Continua lo scontro sul caso del generale Roberto Vannacci. L'opposizione attacca e un pezzo della destra prende le distanze dal ministro della Difesa Guido Crosetto, che ha subito sollecitato l'apertura di un procedimento disciplinare a carico del militare. Ma la vicenda diventa subito anche questione giuridica, fra codici, precedenti e giurisprudenza.
Ieri l'Esercito ha ufficializzato l'avvicendamento del generale al comando dell'Istituto Geografico militare di Firenze e l'apertura di un'inchiesta interna per le frasi contenute nel suo libro «Il mondo al contrario», accusato di razzismo e omofobia. Un provvedimento di natura amministrativa, necessario «per tutelare sia l'Esercito sia il generale, sovraesposto mediaticamente dalla vicenda legata al suo libro», viene spiegato. Un ruolo evidentemente compromesso: «Va considerato che al comandante dell'Istituto geografico militare è anche attribuita la responsabilità territoriale e la gestione dei rapporti tra Esercito, autorità e istituzioni locali», si sottolinea. L'inchiesta interna poi è un «atto dovuto ai sensi degli articoli 552 e 553 del Testo Unico dell'Ordinamento militare», precisano dall'esercito. Il procedimento disciplinare a carico dell'ex comandante della Folgore era già stato preannunciato dai vertici delle forze armate e ieri in un'intervista al Corriere, Crosetto ha lasciato intendere che gli stessi vertici avrebbero «preteso più durezza», con una censura più grave rispetto alla decisione di rimuoverlo dall'incarico.

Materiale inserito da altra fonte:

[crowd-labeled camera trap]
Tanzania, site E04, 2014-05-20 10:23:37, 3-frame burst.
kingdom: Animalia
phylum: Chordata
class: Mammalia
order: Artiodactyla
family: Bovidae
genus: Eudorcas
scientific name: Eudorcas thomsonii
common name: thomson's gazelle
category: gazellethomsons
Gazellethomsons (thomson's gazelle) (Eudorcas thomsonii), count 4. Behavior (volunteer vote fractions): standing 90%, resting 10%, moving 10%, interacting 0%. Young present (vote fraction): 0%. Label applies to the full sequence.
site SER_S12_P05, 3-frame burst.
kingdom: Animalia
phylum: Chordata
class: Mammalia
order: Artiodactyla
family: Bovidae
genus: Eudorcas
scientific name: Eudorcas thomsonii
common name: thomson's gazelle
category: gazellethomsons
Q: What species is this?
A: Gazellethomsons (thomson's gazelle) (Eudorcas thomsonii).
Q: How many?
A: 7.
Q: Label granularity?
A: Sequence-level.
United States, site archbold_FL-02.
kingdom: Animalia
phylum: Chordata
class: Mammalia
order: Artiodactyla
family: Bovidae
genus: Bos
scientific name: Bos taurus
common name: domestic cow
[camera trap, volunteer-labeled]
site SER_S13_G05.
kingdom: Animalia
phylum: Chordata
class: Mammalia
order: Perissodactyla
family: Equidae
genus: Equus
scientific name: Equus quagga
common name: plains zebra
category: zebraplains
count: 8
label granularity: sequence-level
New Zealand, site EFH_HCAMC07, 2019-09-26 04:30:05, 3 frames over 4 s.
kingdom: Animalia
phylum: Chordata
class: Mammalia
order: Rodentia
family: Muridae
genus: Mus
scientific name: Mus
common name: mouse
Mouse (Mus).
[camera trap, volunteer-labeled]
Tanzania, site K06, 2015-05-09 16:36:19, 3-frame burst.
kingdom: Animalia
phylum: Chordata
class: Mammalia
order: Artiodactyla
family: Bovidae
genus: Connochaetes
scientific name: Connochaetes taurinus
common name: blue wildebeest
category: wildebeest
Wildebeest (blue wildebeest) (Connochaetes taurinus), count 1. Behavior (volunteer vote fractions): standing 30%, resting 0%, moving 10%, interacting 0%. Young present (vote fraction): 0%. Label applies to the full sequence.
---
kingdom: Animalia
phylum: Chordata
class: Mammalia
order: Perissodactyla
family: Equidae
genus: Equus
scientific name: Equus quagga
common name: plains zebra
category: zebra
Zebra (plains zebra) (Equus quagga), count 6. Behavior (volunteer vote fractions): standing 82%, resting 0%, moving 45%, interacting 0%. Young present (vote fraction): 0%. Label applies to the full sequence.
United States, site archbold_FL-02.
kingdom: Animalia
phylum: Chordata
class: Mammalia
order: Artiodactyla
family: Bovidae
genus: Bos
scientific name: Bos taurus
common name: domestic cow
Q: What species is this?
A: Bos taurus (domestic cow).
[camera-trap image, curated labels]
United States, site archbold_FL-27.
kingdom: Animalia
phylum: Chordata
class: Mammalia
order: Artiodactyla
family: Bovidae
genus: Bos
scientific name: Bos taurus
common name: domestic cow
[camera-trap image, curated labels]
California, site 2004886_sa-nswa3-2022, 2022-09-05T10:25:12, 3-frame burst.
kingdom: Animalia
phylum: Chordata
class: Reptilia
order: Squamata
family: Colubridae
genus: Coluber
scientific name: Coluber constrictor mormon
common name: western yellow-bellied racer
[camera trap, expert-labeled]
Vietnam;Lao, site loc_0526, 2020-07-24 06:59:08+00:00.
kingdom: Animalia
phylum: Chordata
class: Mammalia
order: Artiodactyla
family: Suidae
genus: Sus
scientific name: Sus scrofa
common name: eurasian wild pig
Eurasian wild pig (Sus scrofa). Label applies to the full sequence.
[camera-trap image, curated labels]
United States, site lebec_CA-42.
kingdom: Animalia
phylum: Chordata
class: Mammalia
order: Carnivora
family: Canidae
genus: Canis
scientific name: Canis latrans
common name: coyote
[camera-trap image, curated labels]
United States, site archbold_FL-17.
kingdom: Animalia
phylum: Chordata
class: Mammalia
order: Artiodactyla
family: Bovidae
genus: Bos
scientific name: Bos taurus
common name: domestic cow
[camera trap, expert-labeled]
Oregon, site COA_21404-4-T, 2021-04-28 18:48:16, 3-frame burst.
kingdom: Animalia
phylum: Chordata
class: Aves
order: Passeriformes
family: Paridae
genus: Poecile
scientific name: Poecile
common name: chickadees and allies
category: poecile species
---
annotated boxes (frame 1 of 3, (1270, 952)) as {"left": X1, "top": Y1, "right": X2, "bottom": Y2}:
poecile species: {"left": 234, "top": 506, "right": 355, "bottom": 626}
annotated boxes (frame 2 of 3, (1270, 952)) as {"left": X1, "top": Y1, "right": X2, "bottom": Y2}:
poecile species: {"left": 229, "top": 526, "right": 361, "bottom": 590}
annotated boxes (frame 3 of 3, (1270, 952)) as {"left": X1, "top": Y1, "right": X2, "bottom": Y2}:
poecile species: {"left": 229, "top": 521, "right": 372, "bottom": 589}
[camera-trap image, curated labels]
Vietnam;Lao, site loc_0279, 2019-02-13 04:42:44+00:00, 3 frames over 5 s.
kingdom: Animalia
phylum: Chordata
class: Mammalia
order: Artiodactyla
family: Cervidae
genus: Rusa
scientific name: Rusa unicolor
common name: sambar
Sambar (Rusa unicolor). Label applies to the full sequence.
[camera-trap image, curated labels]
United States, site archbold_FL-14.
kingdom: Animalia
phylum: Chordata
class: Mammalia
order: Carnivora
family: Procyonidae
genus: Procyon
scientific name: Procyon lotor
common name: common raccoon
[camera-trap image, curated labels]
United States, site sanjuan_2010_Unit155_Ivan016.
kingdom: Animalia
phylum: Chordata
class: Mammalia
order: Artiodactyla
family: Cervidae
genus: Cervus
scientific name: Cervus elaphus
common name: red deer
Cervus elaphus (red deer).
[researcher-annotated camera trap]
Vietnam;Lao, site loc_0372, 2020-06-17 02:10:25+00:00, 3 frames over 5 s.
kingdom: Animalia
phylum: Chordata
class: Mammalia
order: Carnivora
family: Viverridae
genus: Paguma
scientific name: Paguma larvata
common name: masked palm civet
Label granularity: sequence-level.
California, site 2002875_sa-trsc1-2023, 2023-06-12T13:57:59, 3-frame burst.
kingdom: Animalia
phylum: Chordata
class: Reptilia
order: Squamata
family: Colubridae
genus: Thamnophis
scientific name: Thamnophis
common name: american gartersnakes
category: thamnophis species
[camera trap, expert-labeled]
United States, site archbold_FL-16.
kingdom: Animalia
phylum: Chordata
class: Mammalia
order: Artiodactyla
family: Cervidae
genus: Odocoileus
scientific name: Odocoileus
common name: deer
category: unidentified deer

Al contrario il ministro invece ha ammesso che avrebbe preferito attendere «di aver vagliato tutte le informazioni» necessarie. Comunque ora sarà l'inchiesta interna a chiarire come e se sia stata autorizzata la pubblicazione del testo, e se con le sue affermazioni Vannacci abbia leso la reputazione dell'istituzione che rappresenta. Ma c'è già chi sventola sentenze e pronunce per «scagionare» Vannacci dalla bufera che lo ha travolto e tutelarne la posizione all'interno dell'Esercito.
Il generale non è stato destituito ma «solo» avvicendato in attesa degli esiti del procedimento. Tutto ruota attorno all'articolo 1472 del codice di ordinamento militare - che tutela la libertà di espressione dei militari - e al 1465, che invece limita l'esercizio di alcuni diritti e li vincola all'osservanza dei principi costituzionali. I difensori del generale sventolano in queste ora una sentenza del Consiglio di Stato di giugno, in base alla quale le asserzioni che vadano a minare la fiducia nell'istituzione che i militari rappresentano possono essere punibili in via disciplinare, ma per incorrere in sanzioni più gravi come l'espulsione devono essere fortemente lesive per l'amministrazione o l'ordine costituzionale.
Si tratta però di un caso che origina da in procedimento penale. Carlo C., un maresciallo degli Alpini a Cuneo punito con la «perdita del grado per rimozione» dopo avere lanciato, da simil-sindacalista, una campagna per denunciare la piaga dei suicidi fra le divise: il Tar del Piemonte ha riabilitato il sottufficiale e il Consiglio di Stato ha confermato la decisione. Per il Tar le affermazioni dell'alpino non riguardavano «argomenti di servizio», non avevano bisogno di «trovare sviluppo nella catena gerarchica» e, in definitiva, rientravano nel «diritto di manifestazione del pensiero». Il Consiglio di Stato ha precisato però che è lecito imporre «limiti più stringenti» rispetto ai cittadini comuni.
Al generale rimosso da ieri è subentrato il suo superiore diretto, il generale di divisione Massimo Panizzi.
Vannacci, intervistato ieri dal Tg1, ha detto di non escludere la politica quale esperienza futura. «Nel momento in cui dovrò sentirlo sarò disponibile a spiegare nei modi opportuni la mia versione dei fatti», ha poi fatto presente, rispetto al momento in cui si confronterà con il ministro Crosetto.